Mavis Staples is 78-years-old but still making records that matter. ‘If All I Was Was Black’ is the Chicago-born singer’s fifteenth LP of her long career and her third collaboration with noted producer, songwriter, guitarist, and Wilco member, Jeff Tweedy. It’s an album whose theme of racial discord and a polarised world reflects a dysfunctional America in the divisive Trump era. But as Mavis Staples can tell you from personal experience, it’s an America that hasn’t changed much from the days of racial segregation and persecution that she was a witness to when she began her career singing gospel music with her family in the 1950s. Mavis also was a staunch supporter of Martin Luther King Jr in the Civil Rights era but this album demonstrates that the social and political victories of those heady days of the 1960s, which seemed to augur better days ahead for African Americans, may now be a thing of the past. The present incumbent of the Whitehouse has seen to that, fomenting racial hatred, opening up old wounds, and deepening divisions.
Jeff Tweedy (who wrote/co-wrote all of the songs specifically for Mavis) and his musical confreres provide a backdrop for Mavis that blurs the demarcation lines between soul, country, folk, gospel and rock. The music is also subtly understated, allowing the singer’s distinctive voice – which has lost none of its richness over time – to shine. All ten songs create a vivid storytelling tapestry of protest and social commentary, though without being specific about events and people. That gives it a transcendent universality that anyone who is disenfranchised can relate to. ‘No Time For Crying’ stands out for the tension of its driving funk beat – a mixture of Motown and Sly Stone’s ‘Dance To The Music’ – its urgency reflecting the song’s lyrics about having “work to do” even though “people are dying” and “bullets are flying.” ‘Build A Bridge,’ with its anthemic chorus, is also hopeful, and its groove is almost stately. Indeed, despite the dark sobriety of some of its themes and tone, ‘If All I Was Was Black’ – whose title song is looking beyond skin colour and recognising our shared humanity – it’s an album suffused with light and love. That feeling is epitomised by ‘Peaceful Dream,’ whose acoustic guitar filigrees and simple percussive handclaps recall the gospel-folk style of a pre-Stax Staple Singers.

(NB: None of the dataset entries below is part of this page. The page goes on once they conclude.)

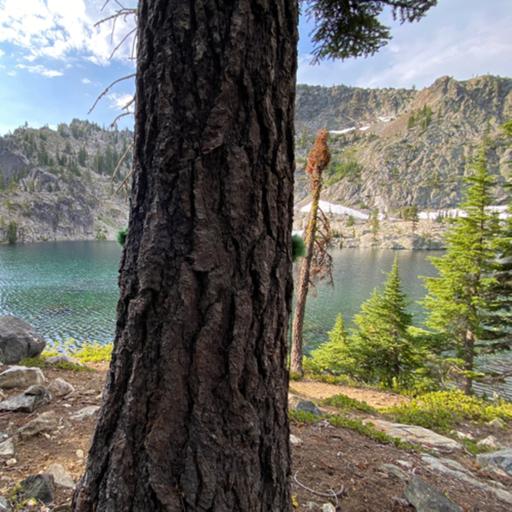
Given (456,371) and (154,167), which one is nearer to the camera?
(154,167)

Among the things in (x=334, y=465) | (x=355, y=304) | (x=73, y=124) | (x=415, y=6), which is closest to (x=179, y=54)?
(x=415, y=6)

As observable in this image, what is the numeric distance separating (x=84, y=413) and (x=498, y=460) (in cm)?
461

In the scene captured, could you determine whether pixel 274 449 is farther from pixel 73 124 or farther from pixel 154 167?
pixel 73 124

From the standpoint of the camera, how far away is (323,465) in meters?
2.50

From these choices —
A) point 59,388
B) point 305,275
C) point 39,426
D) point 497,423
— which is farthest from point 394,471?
point 305,275

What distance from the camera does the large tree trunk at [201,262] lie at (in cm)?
100

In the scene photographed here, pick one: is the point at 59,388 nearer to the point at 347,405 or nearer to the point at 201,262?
the point at 201,262

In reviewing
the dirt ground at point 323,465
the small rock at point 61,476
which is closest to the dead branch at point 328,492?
the dirt ground at point 323,465

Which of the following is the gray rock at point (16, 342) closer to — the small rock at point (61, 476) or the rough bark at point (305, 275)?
the small rock at point (61, 476)

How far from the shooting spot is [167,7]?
102 cm

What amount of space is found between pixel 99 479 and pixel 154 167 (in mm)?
1080

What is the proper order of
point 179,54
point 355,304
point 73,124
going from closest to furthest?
point 179,54
point 355,304
point 73,124

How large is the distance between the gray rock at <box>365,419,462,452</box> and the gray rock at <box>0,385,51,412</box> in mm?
4206

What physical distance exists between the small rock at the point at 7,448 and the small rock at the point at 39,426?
131 mm
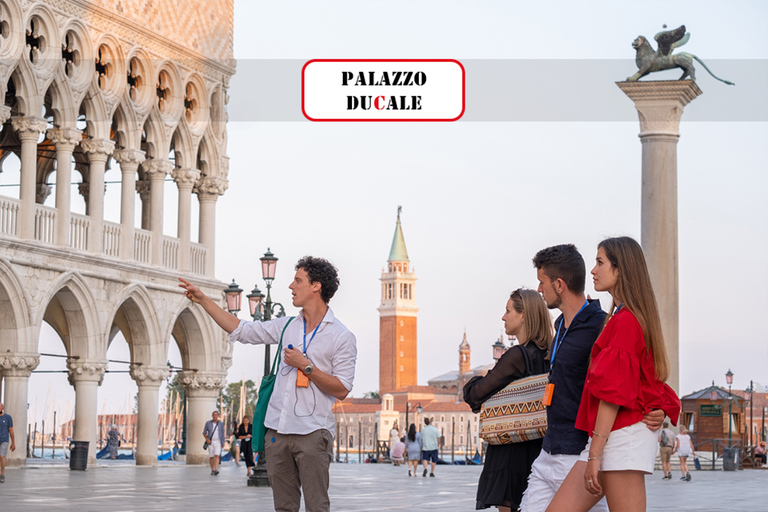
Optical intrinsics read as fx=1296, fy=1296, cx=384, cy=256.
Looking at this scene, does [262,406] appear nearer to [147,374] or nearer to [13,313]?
[13,313]

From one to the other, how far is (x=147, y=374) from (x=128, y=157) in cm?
479

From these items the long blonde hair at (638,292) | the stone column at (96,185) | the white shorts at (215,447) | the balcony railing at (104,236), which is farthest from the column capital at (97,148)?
the long blonde hair at (638,292)

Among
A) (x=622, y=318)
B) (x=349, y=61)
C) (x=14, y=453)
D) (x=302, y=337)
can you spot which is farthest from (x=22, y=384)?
(x=622, y=318)

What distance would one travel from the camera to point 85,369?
2638cm

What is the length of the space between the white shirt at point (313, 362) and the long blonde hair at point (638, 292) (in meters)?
1.64

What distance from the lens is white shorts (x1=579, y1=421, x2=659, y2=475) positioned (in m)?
4.61

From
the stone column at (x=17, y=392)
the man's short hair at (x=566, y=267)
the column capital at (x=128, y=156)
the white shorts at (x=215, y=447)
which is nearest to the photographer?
the man's short hair at (x=566, y=267)

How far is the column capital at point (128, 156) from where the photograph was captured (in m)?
Result: 28.1

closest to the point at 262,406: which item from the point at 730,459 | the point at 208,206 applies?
the point at 208,206

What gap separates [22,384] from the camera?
2455 centimetres

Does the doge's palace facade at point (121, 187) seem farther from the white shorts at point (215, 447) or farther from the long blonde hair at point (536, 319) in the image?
the long blonde hair at point (536, 319)

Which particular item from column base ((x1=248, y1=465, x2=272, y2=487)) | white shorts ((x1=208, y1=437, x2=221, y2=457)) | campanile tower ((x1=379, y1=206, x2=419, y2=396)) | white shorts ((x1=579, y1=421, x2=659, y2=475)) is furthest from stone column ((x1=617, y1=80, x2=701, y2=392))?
campanile tower ((x1=379, y1=206, x2=419, y2=396))

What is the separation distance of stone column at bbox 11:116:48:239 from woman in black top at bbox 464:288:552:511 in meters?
19.8

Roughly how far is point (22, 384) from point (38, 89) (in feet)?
18.5
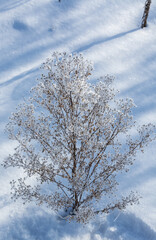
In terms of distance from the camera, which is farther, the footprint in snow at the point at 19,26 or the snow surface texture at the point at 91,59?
the footprint in snow at the point at 19,26

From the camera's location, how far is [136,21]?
19406 millimetres

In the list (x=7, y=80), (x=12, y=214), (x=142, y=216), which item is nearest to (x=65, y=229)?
(x=12, y=214)

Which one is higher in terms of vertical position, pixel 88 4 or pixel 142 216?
pixel 88 4

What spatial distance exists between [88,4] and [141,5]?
3.92 meters

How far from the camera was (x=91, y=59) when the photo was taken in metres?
16.4

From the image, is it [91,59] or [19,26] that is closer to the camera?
[91,59]

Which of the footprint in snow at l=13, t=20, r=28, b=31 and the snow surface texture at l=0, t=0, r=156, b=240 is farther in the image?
the footprint in snow at l=13, t=20, r=28, b=31

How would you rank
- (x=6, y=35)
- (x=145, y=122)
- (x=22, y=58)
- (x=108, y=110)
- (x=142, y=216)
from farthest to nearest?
(x=6, y=35) → (x=22, y=58) → (x=145, y=122) → (x=142, y=216) → (x=108, y=110)

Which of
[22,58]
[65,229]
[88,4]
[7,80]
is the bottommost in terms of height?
[65,229]

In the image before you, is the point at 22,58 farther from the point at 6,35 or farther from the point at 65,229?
the point at 65,229

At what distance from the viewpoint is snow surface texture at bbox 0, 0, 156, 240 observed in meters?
9.63

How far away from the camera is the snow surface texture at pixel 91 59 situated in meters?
9.63

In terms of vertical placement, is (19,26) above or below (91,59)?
above

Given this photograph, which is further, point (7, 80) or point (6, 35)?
point (6, 35)
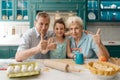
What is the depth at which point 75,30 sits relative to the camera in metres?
2.64

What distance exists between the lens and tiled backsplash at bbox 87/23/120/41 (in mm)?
4832

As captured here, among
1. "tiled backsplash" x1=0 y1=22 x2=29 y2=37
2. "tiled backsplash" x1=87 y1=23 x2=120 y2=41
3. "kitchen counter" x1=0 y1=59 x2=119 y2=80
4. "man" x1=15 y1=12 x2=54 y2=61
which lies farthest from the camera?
"tiled backsplash" x1=87 y1=23 x2=120 y2=41

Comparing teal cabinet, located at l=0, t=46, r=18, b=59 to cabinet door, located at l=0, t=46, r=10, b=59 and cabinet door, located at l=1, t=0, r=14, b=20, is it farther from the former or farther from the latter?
cabinet door, located at l=1, t=0, r=14, b=20

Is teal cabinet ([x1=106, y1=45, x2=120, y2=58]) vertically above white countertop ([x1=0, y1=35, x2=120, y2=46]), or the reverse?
white countertop ([x1=0, y1=35, x2=120, y2=46])

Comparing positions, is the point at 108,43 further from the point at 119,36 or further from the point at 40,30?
the point at 40,30

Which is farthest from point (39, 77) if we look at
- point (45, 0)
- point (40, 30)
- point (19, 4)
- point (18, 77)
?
point (19, 4)

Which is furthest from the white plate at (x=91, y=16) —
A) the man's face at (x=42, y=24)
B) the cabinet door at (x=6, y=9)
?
the man's face at (x=42, y=24)

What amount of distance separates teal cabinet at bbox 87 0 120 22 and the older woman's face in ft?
6.50

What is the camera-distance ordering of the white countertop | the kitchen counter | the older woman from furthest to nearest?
the white countertop → the older woman → the kitchen counter

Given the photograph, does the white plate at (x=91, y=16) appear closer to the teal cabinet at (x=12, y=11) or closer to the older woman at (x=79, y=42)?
the teal cabinet at (x=12, y=11)

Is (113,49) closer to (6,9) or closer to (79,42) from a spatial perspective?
(79,42)

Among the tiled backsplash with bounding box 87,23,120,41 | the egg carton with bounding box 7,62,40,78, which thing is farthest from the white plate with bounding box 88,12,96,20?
the egg carton with bounding box 7,62,40,78

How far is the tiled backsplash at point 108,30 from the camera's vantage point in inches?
190

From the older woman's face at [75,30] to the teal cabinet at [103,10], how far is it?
6.50ft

Though this is a record initially born of despair, perhaps, ultimately it is brimming with hope and posits the idea of a world redeemed of its wickedness by embracing love. That might be idealistic, perhaps, given humanity’s chequered history, but it’s a noble vision nonetheless. Of course, Mavis Staples has been around long enough to tell you that she knows it isn’t going to be easy, as she acknowledges on ‘Try Harder,’ but she’s sure-as-hell going to give it a good go. If only she was the president of the United States. A sensational album.